# DISHPVR 721 & OpenTV



## Morgoth (Aug 4, 2002)

Could someone clarify whether the Dish PVR 721 is supported by OpenTV? If not does someone know WHY not? As all other PVRs from Echostar are supported and Echostar and OpenTV formed a joint-venture called OpenStar for the development of advanced PVR settopboxes. If the 721 is not supported yet by OpenTV, will it become so if the foreseable future by downloading an update for example? I know OpenTV is supposed to be able to run on Linux. Thank you for all who are able to supply some answers concerning this matter.


----------



## MarkA (Mar 23, 2002)

AFAIK it's not because it's a plain old Linux box and OpenTV is it's own OS. I also believe OpenTV does not have a version yet for the x86 processor command set... Now there may be an OpenTV emulator in the future.


----------



## James_F (Apr 23, 2002)

Seems like the said they would support LINUX about a year ago...

http://www.opentv.com/company/news/press-releases/2001/04242001.html

Doesn't mean that they will.... Anytime I see a reference to Mosaic browser, it makes me tear up... :crying:


----------



## Scott Greczkowski (Mar 21, 2002)

The 721 WILL have OpenTV! (It won't have the OpenTV Guides however it will have all the other OpenTV features)

They have been working on it awhile and I hear it work nicely.

I expect to see it within a few months on the 721.


----------



## Jacob S (Apr 14, 2002)

If it would have been capable of receiving the OpenTv guide then would it have looked like the 301 and 501 or would it have looked different than the 301 and 501 and what the 721 looks like now?


----------



## TerryC (Jul 18, 2002)

Scott, will it have OTA channel mapping? I'm not sure if this is part of OpenTV.


----------



## James_F (Apr 23, 2002)

Do you guys really like the OpenTV guide. I don't have a receiver with one, but I don't like my parents... :shrug:


----------



## kyoo (Apr 4, 2002)

Hey James, could ya stay on topic? We don't really need to know that you don't like your parents.



And yes, the OpenTV stuff is pretty much crap. But if that's our only choice for interactive TV stuff, I'll take it..


----------



## TerryC (Jul 18, 2002)

James, sadly a lot of people don't like their parents. 

As for the guide, I thought the 501 looked pretty cool until I got my 721. It pales in comparison. Of course I was used to the guides of my old 5000 and 2800, which had all the flair and charm of an Excel spreadsheet. There used to be a lot of posts on the ng of people complaining about how ugly the 501 guide looks.

Terry


----------



## James_F (Apr 23, 2002)

I never knew I had problems with my parents before this thread. Thanks to all for helping me to get it off my chest. :crying:

That said, I don't like my parents 501 receiver...


----------



## James_F (Apr 23, 2002)
++++++
Aim of the exercise
Repeat word for word the part of the thread about the Dish PVR 721 and OpenTV starting with "The 721 WILL" and going on through "(Apr 14, 2002)". The records have no connection to the thread about the Dish PVR 721 and OpenTV.
++++++
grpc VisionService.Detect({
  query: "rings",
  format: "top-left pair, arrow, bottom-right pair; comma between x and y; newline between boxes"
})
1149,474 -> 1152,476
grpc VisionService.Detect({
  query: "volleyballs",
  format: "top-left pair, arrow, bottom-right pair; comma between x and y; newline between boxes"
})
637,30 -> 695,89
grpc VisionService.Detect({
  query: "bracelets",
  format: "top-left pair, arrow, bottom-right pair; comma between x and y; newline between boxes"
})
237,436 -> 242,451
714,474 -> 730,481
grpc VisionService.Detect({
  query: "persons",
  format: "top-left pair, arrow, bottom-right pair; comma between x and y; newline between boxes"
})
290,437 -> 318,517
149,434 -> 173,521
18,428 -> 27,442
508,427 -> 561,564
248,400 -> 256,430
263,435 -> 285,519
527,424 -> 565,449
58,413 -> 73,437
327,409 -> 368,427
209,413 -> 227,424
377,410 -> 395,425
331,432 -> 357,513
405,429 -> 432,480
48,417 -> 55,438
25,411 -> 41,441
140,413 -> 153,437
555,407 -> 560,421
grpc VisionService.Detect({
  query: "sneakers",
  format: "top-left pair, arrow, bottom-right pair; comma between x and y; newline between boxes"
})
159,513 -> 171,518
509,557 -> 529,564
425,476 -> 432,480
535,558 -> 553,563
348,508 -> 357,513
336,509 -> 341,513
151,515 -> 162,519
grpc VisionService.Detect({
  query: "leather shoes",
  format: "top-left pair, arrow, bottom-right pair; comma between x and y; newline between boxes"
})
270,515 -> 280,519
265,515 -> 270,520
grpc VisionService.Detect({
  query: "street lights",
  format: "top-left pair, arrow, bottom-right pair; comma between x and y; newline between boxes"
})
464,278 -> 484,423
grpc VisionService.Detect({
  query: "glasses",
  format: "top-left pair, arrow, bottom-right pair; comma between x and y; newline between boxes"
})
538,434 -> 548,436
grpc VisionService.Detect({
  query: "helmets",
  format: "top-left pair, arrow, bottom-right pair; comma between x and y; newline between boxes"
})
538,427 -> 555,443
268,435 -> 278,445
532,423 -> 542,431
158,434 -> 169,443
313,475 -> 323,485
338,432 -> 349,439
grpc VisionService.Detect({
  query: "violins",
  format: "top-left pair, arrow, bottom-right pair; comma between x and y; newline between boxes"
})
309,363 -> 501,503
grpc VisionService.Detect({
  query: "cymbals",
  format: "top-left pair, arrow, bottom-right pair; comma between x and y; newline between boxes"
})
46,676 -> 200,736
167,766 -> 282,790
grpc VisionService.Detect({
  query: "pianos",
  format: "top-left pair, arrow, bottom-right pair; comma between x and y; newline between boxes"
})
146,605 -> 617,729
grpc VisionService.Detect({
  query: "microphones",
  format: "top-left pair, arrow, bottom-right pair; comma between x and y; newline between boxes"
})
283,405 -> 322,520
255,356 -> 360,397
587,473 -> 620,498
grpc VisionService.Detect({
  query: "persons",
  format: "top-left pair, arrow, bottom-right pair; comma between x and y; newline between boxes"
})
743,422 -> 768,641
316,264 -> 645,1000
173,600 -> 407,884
++++++
Solved exercise
The 721 WILL have OpenTV! (It won't have the OpenTV Guides however it will have all the other OpenTV features)

They have been working on it awhile and I hear it work nicely.

I expect to see it within a few months on the 721.


----------



## Jacob S (Apr 14, 2002)